Pakistan should carry out a thorough house cleaning of its military after revelations by Mumbai terror accused Da Headley that its spy agency Inter Services Intelligence had links to the attackers, a former Central Intelligence Agency official has said.
"Thanks to David Headley's extraordinary confessions, we now know how thoroughly Lashkar-e-Tayiba planned its 2008 Mumbai attack and how closely linked it is to Al Qaeda - and perhaps to the Pakistani military," said Bruce Riedel, a former CIA official and now with the prestigious Brookings Institute.
"There is no excuse for not executing a more robust crack down on Lashkar-e-Tayiba and its front organisations from the Pakistani government and for not conducting a thorough house cleaning within the Pakistani army," Riedel said commenting on the recent statements of top Indian officials that Headley's interrogations had given ample proof of ISI's involvement in the Mumbai terrorist attack.
"Headley revelations, if true, paint a picture of official Pakistani military cooperation in an act of mass causality terror that raises very worrisome and alarming questions about our most important partner and India's nuclear-armed neighbour," he said.

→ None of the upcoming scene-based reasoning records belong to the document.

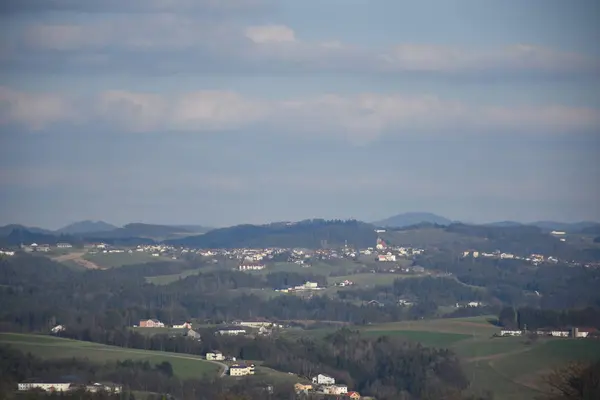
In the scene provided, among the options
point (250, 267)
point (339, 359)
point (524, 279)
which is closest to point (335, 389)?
point (339, 359)

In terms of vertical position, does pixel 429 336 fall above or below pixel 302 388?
above

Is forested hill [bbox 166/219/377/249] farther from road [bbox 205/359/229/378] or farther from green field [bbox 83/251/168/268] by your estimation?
road [bbox 205/359/229/378]

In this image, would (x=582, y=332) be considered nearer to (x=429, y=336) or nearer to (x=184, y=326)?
(x=429, y=336)

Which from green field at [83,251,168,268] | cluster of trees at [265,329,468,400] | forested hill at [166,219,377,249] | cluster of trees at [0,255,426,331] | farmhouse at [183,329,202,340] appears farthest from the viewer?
forested hill at [166,219,377,249]

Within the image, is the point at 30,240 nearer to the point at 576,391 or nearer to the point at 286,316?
the point at 286,316

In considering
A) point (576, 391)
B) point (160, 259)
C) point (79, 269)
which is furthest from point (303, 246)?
point (576, 391)

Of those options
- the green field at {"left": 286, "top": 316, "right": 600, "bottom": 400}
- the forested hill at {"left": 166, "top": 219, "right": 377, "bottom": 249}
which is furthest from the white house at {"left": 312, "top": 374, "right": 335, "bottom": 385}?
the forested hill at {"left": 166, "top": 219, "right": 377, "bottom": 249}
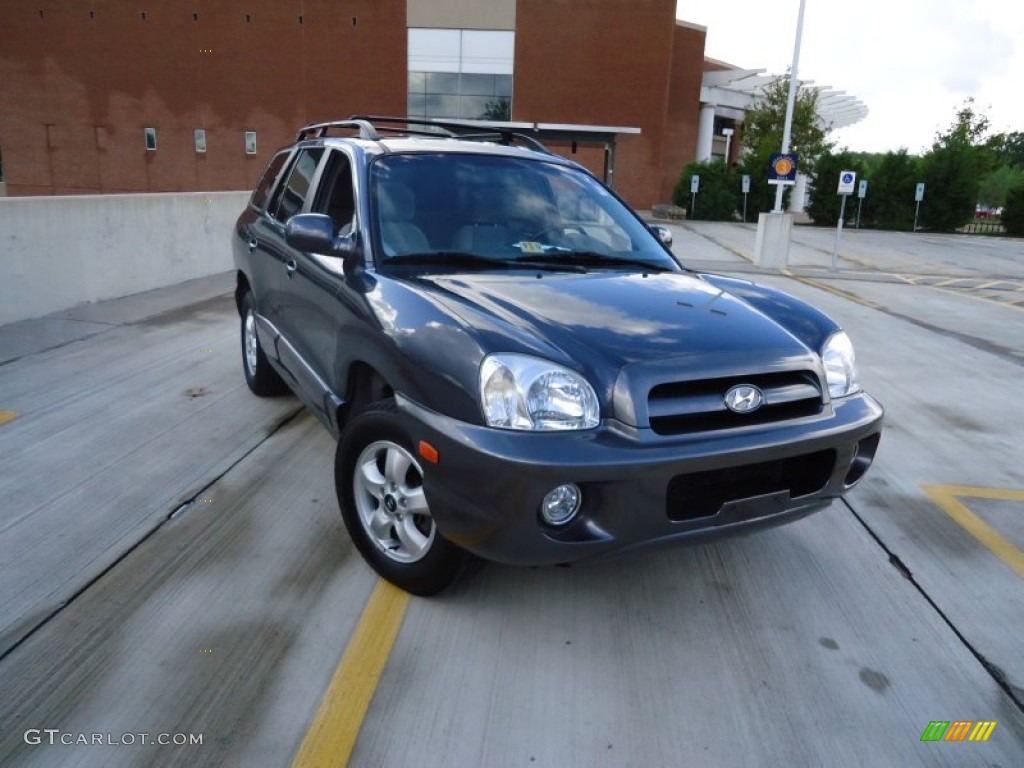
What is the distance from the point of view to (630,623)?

"The truth about Mumbai and the future of LeT is the ticking time bomb that could wreck the nascent US-Pakistan partnership Secretary Clinton is rightly trying to build and that could take the subcontinent to disaster," Riedel said.
The former CIA official, who helped draft the new Afghanistan policy of the Obama administration, said Headley is a convicted conspirator and may have his own reasons to mislead and lie, but his newest accusations are raising a firestorm in India.
According to leaked information to the Indian press last week, Headley reportedly told his Indian interrogators that Pakistani intelligence paid for the boat that took the 10 terrorists from Karachi to Indian waters and that Pakistani naval frogmen had provided intensive commando training for them.
The sole survivor of the terror team who has been convicted of murder in India apparently has also told Indian investigators about the naval training.
India's Home Secretary G K Pillali said that the Headley revelations show that Pakistani intelligence was "literally controlling and coordinating the attack from the beginning to end."
US Secretary of State Hillary Clinton in Kabul said that Headley's comments have included "a revealing set of facts" which the United States has now shared with the Pakistanis.
"Washington and New Delhi are both now waiting for Islamabad to respond. The Indians who have resumed their official dialogue with Pakistan after suspending it in the wake of 26/11 seem uncertain about how to proceed next. They have suspected Pakistani collusion in the Mumbai attacks from the start but could not prove it before Headley's statements," Riedel said.